Città del Vaticano (AsiaNews) – Dialogo sì, ma senza nascondere la propria fede, perché, ricorda il Papa, evidenziare "le linee maestre e irrinunciabili" della fede è per il cristiano "un dovere" da eseguire con la stessa "ferma costanza" con la quale va proseguita la "via dell'indulgenza e del dialogo" intrapresa dal Concilio. Avendo presente che quando si parla di identità cristiana, ciò comporta "la forza, la chiarezza e il coraggio della provocazione che sono propri della fede". "Il dovere" di manifestare la propria identità e la pacifica coesistenza di persone di diverse categorie sociali unite dalla stessa fede sono stati i temi dei quali Benedetto XVI ha parlato oggi alle 35mila persone presenti in piazza San Pietro per l'udienza generale.

Proseguendo nella illustrazione delle figure degli apostoli, il Papa ha parlato oggi di Simone il Cananeo e Giuda Taddeo. Provenienti da realtà sociali del tutto diverse essi sono "segno evidente che Gesù chiama i suoi discepoli e collaboratori dagli strati sociali e religiosi più diversi, senza alcuna preclusione. A Lui interessano le persone, non le categorie sociali o le etichette! E la cosa bella è che nel gruppo dei suoi seguaci, tutti, benché diversi, coesistevano insieme, superando le immaginabili difficoltà: era Gesù stesso, infatti, il motivo di coesione, nel quale tutti si ritrovavano uniti. Questo costituisce chiaramente una lezione per noi, spesso inclini a sottolineare le differenze e magari le contrapposizioni, dimenticando che in Gesù Cristo ci è data la forza per comporre le nostre conflittualità".

Ricordando poi l'attribuzione a Giuda Taddeo di una lettera nella quale duramente vengono criticati "coloro che prendono pretesto dalla grazia di Dio per scusare la propria dissolutezza e per traviare altri fratelli con insegnamenti inaccettabili, introducendo divisioni all'interno della Chiesa", Benedetto XVI ha rilevato che oggi non si usa più un linguaggio "così polemico" per "dire con molta chiarezza sia ciò che rimane distintivo del cristianesimo, sia ciò che è incompatibile con esso. La via dell'indulgenza e del dialogo, che il Concilio Vaticano II ha felicemente intrapreso, va sicuramente proseguita con ferma costanza. Essa tuttavia non deve far dimenticare il dovere di ripensare e di evidenziare sempre con altrettanta forza le linee maestre e irrinunciabili della nostra identità cristiana. D'altra parte, occorre avere ben presente che questa nostra identità non si gioca su di un piano semplicemente culturale né ad un livello superficiale, ma richiede la forza, la chiarezza e il coraggio della provocazione che sono propri della fede".
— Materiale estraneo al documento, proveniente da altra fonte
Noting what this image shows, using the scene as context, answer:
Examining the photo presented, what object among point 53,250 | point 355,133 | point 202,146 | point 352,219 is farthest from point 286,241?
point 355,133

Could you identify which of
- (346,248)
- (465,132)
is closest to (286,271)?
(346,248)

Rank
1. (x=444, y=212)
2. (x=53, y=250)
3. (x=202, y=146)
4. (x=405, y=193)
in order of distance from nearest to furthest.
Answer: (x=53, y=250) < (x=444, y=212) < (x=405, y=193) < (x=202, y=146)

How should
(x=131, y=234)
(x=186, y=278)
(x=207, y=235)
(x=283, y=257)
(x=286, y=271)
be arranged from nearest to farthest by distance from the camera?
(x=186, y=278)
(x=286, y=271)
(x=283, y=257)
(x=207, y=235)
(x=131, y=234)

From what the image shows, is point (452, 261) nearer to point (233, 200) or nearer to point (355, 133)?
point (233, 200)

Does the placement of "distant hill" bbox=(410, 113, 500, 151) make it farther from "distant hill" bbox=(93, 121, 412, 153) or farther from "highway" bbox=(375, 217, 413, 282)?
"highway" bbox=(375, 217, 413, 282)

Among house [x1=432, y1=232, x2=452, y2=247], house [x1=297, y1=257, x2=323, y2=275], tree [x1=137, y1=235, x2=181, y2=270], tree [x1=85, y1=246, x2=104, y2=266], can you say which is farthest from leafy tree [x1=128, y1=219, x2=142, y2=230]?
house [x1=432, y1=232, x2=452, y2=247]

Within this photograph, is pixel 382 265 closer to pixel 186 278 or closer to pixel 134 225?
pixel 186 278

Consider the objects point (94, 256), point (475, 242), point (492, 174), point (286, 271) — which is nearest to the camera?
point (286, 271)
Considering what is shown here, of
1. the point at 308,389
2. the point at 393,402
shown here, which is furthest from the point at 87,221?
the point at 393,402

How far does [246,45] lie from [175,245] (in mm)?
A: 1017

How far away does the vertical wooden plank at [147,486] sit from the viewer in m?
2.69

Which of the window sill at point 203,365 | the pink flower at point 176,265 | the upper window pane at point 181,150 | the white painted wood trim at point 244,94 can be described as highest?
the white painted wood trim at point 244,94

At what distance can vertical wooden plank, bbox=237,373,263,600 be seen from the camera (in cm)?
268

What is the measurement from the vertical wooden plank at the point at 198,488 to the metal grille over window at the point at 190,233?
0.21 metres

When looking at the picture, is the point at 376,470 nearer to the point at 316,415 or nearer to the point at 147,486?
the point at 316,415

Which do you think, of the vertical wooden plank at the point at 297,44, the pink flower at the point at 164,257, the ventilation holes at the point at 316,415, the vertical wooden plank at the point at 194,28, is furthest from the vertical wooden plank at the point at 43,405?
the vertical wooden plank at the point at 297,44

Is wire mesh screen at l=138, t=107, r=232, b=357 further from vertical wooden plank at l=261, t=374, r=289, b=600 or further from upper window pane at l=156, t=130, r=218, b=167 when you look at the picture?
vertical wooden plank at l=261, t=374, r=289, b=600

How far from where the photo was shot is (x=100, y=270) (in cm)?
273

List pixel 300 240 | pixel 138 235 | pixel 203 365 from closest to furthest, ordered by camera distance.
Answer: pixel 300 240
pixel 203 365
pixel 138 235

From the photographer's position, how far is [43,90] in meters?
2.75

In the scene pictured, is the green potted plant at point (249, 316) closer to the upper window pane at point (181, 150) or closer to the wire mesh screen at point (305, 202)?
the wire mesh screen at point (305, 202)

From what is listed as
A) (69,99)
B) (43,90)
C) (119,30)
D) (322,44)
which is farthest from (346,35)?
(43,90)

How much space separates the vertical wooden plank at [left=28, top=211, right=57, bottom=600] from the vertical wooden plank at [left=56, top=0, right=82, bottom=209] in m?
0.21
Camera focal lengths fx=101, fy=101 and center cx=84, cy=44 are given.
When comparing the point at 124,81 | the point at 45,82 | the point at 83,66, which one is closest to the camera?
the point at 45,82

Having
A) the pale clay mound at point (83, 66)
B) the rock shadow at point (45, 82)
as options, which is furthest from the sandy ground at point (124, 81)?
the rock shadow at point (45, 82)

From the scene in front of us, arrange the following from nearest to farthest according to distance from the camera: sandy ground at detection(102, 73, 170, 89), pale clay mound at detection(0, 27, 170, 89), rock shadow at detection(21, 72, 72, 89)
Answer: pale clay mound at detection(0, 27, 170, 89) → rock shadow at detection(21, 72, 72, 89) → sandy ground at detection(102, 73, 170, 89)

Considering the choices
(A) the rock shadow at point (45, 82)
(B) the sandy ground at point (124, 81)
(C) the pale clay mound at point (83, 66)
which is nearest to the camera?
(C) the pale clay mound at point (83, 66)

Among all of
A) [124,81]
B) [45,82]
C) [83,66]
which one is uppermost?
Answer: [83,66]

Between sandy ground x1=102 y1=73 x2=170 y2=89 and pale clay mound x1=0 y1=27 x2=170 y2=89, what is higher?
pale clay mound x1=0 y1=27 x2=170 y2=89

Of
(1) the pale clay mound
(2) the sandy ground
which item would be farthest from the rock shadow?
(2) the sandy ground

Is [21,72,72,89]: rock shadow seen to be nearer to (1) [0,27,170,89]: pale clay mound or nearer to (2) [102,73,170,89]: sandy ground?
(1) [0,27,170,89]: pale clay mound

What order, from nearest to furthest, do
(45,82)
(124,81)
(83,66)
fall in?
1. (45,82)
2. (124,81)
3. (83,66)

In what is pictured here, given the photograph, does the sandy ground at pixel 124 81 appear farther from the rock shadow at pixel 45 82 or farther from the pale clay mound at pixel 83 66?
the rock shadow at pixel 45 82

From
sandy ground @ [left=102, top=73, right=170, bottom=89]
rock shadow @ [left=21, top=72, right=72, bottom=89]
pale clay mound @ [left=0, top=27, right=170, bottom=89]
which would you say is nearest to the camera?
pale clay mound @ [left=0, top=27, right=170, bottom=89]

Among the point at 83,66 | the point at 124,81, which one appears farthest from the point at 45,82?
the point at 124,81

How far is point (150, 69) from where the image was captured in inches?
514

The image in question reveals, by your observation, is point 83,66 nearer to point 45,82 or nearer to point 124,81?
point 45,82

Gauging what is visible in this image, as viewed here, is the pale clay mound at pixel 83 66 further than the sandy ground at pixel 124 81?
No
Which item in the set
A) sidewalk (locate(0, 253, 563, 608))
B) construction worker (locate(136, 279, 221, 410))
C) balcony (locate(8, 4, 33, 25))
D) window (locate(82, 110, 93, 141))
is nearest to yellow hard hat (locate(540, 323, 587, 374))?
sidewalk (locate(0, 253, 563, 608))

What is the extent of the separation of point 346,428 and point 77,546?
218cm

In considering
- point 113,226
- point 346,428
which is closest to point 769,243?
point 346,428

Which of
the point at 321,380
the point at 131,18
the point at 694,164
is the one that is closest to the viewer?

"Si vede bene - ha concluso il Papa - che l'autore di queste righe vive in pienezza la propria fede, alla quale appartengono realtà grandi come l'integrità morale e la gioia, la fiducia e infine la lode, essendo il tutto motivato soltanto dalla bontà del nostro unico Dio e dalla misericordia del nostro Signore Gesù Cristo. Perciò, tanto Simone il Cananeo quanto Giuda Taddeo ci aiutino a riscoprire sempre di nuovo e a vivere instancabilmente la bellezza della fede cristiana, sapendone dare testimonianza forte e insieme serena".